The official reason that the ban on Modi was lifted in 2012 was that he had been legally exonerated from any wrong-doing in an anti-Muslim pogrom in Gujarat that left more than 1,000 people dead. But with Modi in 2012 already expected to become prime minister of one of the world’s great emerging powers, there were clearly other considerations at play.
One unnamed British official in Delhi conceded to The Guardian that lifting the ban would “broaden and advance commercial interests” . There were, the official warned, “opportunity costs to not engaging”.
As the theme of the reception – “Two Great Nations. One Glorious Future” – implies, Modi has clearly been completely rehabilitated in Britain’s official eyes. The rhetoric helps to erase the memory of violence which has followed Modi’s career and which has left a troubling legacy, as testified by the horrific acts of violence perpetrated against Muslims and other marginal groups in India by supporters of Modi’s Bharatiya Janata Party, the BJP. This has continued since the BJP took power last year and Modi has done nothing to halt or condemn them.
Of course, violence in India is not an unfamiliar concept to Modi’s hosts. And in order to truly understand the reason for his rehabilitation in the UK we need to consider not only Modi’s inglorious past, but Britain’s.
Framing India and Britain simply as two great nations with a “glorious future” conveniently sidesteps the fact that Britain conquered and then colonised the Indian subcontinent; a colonisation that depended on violence. The exoneration of Modi and his celebratory visit to the UK reveal less about the ways in which Modi has managed to reinvent his past than they do about the way Britain has.
Rogue state
In fact, Britain has skilfully employed the same style of rhetoric to silence the violence of its colonial past. Crucially, that has seen the responsibility for endemic, systemic violence transitioned onto what English professor Purnima Bose refers to as “rogue colonial individuals”.
A rogue colonial individual is an official who is essentially criminalised for engaging in excessive brutality against “natives” as a means of distancing the colonial regime from its violence. Bose uses the example of General Reginald Dyer and the Amritsar massacre to illustrate how this process works.
On April 13, 1919, Dyer ordered his soldiers to fire on an unarmed crowd of between 10,000 and 20,000 unarmed people who had gathered in an enclosed compound known as Jallianwala Bagh, in the Punjabi city of Amritsar. They were holding a protest meeting against the Rowlatt Act, which allowed for detention without trial.

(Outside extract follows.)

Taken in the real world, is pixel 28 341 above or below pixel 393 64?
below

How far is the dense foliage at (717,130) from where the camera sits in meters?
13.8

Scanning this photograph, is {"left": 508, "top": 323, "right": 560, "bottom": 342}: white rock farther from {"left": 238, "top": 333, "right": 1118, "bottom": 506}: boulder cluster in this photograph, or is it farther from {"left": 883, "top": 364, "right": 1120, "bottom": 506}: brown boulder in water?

Dyer gave no warning before his troops began firing a hail of bullets that lasted ten minutes which only ceased when they ran out of ammunition. Carnage followed and, according to one estimate, there was a death toll of more than a thousand people, with 1,200 others wounded.
Convenient silence
In India, Dyer rapidly acquired the epithet “the Butcher of Amritsar”. The main political organ of anti-colonial opposition in India, the Indian National Congress, referred to him in its report on the massacre as “depraved” and his actions a “crime against humanity”.
In Britain reaction to Dyer’s actions was mixed. For supporters, such as Rudyard Kipling, Dyer was “the man who saved India” by staving off a rebellion, even though the official investigation into the massacre concluded there were no signs of this erupting. Opponents, on the other hand, regarded Dyer’s behaviour as barbaric, exceptional and aberrant. The secretary of state for India, Edwin Montagu, even accused Dyer of operating under a “doctrine of terrorism”.
But in rendering colonial violence as something anomalous, perpetrated by a rogue individual in a random act, rather than a central element of colonial rule, such rhetoric served ultimately to erase the endemic nature of colonial violence. It usefully obscured the reality, as one critic observed in the parliamentary debates on Dyer, that Britain held India “by force – undoubtedly by force”. Dyer’s actions were the physical manifestation of the threat of violence which underscored colonial rule.
We can also view Modi as a “rogue individual”. Or, significantly, as a “rogue post-colonial individual”, whose behaviour had been singled out by the British government for its violation of civilised norms. But unlike Dyer, Modi is the central figure in the commercial and political interests now at play between India and the UK. While “the Butcher of Amritsar” was a useful device to draw a veil over endemic colonial violence, it now serves Britain to rehabilitate Modi, and draw a veil over systemic post-colonial violence too. Modi’s rehabilitation is simply another useful act of silencing.